**EXERCICE**
Répondez à ces questions d'après le texte source ci-dessous :
1. En quelle année Bezos a-t-il donné la conférence dont parle le texte ?
2. Quelle part de ses entretiens Bezos dit-il consacrer à évaluer si le candidat sait recruter d'excellentes personnes ?
3. Combien d'entretiens Amazon préfère-t-il faire passer, quitte à refuser tous les candidats, plutôt que de recruter la mauvaise personne ?

**TEXTE SOURCE**
────────────────
En 1998, 4 ans après avoir fondé Amazon et toujours en pleine calvitie, Bezos donne une conférence de plus d’une heure, riche d’enseignements. Je l’ai recoupée avec ses interventions plus récentes pour en retirer ce qui a duré dans le temps 👇
Recrute pour le long terme
I spend about 1/3 of interviews assessing whether or not the candidate can hire great people.
On ne le répétera jamais assez : recruter une personne “presque assez compétente” en urgence, qui sera incapable de recruter des candidats exceptionnels à son tour, peut avoir des conséquences dramatiques. Le problème sera invisible au début, mais perdre 10% de qualité à chaque niveau sur 10 étages hiérarchiques résulte en de nouveaux entrants qui ne dépassent pas 7/20.
Ainsi, Amazon préfère faire passer 50 entretiens et refuser tous les candidats plutôt que de recruter la mauvaise personne. Leur cible : des personnes passionnées, qui travaillent dur. Lors des entretiens, le recruteur garde 3 questions à l’esprit :
Vas-tu admirer cette personne ?
────────────────
**EXTRAITS DES DONNÉES**
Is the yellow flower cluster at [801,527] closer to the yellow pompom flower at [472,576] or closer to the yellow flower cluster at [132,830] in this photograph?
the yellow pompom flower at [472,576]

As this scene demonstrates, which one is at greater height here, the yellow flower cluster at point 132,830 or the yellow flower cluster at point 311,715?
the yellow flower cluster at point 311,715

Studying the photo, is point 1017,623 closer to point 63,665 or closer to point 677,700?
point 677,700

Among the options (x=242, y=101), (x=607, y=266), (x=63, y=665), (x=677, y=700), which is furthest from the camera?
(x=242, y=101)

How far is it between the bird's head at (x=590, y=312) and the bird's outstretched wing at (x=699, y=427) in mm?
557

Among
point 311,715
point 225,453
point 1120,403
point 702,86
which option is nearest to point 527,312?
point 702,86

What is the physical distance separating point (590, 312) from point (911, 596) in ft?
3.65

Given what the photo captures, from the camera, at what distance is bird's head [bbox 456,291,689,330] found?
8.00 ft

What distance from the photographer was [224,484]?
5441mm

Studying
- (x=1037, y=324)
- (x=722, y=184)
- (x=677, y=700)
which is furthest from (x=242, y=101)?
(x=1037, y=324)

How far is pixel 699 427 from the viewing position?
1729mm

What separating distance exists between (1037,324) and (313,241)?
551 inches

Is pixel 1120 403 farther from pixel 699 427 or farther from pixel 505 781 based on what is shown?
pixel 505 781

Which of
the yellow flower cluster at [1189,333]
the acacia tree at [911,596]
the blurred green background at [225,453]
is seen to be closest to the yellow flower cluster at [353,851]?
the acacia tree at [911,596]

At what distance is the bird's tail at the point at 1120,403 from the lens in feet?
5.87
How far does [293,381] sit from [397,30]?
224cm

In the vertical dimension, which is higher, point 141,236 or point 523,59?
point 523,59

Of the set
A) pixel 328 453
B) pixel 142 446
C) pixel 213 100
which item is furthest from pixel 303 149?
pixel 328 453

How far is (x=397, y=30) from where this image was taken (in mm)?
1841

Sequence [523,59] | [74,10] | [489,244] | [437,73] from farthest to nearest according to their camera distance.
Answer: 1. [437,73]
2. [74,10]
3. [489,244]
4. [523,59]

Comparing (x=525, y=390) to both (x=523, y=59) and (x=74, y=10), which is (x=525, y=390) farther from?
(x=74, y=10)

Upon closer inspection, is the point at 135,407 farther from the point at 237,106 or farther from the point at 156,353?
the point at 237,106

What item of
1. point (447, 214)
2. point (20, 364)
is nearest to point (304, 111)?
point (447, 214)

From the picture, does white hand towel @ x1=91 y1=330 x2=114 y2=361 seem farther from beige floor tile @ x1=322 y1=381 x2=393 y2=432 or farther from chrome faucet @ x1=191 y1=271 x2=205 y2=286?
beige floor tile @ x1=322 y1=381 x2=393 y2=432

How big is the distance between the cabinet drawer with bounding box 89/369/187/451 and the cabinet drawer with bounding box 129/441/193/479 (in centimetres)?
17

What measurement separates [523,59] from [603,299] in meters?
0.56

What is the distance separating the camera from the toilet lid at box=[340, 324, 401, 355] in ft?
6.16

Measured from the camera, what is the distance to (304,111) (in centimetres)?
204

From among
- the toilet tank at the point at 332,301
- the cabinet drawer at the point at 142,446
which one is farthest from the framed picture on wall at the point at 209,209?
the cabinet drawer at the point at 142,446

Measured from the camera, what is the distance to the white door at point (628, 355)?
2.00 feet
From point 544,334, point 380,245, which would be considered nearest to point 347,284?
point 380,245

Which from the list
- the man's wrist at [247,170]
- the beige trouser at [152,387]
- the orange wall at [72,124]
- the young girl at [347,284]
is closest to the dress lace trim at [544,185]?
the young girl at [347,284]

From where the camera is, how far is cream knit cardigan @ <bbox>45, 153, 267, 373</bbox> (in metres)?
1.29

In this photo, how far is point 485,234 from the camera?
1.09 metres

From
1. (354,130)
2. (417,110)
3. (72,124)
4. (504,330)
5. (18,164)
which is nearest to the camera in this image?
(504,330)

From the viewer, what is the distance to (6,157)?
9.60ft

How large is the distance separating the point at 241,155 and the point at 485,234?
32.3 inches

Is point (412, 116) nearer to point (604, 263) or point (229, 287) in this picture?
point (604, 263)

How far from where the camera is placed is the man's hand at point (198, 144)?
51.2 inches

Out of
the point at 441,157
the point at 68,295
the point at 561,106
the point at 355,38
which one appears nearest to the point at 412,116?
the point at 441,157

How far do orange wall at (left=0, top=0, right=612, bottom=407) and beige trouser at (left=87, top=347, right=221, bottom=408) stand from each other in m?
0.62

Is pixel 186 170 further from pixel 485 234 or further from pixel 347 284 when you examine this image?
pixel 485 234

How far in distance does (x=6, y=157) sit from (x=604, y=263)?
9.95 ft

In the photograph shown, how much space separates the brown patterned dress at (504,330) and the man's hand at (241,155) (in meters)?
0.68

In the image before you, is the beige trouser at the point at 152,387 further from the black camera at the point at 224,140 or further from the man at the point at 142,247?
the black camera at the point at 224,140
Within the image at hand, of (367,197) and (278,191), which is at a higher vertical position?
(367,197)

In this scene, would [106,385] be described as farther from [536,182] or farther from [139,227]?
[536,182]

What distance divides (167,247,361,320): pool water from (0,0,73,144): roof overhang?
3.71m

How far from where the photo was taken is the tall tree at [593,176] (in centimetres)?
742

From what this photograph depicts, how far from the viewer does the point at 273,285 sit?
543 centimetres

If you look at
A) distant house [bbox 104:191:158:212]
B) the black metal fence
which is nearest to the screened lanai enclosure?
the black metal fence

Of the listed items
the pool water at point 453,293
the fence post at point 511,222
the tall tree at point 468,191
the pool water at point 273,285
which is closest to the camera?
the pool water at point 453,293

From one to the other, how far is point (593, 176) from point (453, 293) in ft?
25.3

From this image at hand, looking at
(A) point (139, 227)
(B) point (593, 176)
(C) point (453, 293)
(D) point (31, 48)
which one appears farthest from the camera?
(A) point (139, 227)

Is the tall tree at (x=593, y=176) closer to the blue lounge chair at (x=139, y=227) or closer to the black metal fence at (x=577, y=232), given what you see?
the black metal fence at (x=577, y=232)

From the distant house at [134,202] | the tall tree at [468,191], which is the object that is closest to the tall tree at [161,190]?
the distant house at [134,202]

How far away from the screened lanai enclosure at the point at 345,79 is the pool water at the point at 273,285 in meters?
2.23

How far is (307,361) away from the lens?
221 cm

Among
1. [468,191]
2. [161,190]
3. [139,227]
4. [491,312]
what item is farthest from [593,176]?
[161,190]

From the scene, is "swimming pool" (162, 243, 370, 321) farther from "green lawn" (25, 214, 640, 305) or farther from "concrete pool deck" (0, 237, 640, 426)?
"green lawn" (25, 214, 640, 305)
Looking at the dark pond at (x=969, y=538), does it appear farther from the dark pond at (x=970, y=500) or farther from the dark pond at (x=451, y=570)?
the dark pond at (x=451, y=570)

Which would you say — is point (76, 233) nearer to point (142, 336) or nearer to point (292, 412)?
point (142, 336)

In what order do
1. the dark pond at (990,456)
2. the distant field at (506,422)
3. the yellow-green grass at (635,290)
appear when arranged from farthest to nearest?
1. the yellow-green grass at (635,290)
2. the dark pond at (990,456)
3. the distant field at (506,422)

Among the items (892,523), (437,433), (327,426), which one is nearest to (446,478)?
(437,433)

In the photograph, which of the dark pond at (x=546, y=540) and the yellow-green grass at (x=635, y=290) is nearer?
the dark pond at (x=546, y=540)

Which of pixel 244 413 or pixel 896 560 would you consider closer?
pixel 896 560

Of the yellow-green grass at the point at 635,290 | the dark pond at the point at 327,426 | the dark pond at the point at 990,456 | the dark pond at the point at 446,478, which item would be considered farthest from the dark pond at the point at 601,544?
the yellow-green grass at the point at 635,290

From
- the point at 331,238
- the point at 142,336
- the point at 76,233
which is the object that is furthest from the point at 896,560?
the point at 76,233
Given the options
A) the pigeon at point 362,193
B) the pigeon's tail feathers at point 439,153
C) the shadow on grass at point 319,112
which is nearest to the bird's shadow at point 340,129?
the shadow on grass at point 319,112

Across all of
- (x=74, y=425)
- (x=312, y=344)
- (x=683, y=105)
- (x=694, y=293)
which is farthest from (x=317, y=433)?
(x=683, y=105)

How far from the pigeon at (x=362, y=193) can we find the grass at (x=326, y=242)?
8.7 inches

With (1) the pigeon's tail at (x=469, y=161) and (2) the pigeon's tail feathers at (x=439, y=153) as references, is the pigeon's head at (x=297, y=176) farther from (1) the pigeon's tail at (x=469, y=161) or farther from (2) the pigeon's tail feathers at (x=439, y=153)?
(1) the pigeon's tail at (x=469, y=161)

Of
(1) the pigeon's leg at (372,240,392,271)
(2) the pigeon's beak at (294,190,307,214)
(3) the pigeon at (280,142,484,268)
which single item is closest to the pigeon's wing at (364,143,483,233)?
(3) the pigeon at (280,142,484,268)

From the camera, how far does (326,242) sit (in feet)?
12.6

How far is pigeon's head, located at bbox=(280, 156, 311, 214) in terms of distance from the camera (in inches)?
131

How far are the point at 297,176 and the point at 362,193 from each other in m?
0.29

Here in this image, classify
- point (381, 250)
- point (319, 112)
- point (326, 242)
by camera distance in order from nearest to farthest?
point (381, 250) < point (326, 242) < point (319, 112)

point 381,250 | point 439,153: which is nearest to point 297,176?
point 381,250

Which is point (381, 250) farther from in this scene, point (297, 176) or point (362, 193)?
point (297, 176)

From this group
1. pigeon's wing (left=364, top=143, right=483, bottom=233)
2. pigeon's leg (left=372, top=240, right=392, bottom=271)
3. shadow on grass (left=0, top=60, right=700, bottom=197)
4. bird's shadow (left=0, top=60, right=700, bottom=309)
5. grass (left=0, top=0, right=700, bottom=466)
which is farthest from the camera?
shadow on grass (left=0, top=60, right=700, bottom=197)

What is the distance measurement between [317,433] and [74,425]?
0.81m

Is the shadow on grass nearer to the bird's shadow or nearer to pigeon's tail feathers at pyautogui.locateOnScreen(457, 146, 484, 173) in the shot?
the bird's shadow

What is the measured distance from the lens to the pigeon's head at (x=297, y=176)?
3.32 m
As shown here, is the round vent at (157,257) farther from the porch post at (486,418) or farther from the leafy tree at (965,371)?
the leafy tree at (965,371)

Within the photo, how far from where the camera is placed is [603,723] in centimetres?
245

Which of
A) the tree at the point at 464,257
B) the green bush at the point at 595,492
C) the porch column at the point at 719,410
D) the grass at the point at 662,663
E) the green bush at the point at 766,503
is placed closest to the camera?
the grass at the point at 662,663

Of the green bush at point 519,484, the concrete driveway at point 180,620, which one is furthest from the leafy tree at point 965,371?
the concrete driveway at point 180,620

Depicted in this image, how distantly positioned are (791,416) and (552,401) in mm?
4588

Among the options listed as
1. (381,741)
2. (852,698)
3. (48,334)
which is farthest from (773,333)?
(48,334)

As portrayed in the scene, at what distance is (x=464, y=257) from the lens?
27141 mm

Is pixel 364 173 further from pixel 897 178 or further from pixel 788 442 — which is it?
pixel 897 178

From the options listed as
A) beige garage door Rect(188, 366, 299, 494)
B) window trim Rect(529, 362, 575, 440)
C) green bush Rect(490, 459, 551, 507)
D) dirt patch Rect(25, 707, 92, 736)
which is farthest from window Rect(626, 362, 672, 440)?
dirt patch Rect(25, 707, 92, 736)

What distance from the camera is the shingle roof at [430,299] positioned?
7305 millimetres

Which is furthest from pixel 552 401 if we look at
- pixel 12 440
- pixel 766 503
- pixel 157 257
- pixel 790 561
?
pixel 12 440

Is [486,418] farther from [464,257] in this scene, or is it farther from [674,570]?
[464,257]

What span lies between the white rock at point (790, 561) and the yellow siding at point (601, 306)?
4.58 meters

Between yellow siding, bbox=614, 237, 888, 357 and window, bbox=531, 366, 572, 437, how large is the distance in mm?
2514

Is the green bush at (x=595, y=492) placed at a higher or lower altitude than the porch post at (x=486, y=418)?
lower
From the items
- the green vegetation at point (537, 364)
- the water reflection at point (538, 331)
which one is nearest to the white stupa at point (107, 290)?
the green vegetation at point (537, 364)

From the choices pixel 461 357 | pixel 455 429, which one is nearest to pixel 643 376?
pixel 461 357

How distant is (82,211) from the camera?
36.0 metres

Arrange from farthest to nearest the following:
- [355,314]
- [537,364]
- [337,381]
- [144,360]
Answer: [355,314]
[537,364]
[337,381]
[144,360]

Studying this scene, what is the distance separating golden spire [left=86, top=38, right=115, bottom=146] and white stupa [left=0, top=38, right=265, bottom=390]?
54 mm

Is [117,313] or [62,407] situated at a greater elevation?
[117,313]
────────────────
**RÉPONSE COMPLÈTE**
1. En 1998.
2. Environ un tiers.
3. 50 entretiens.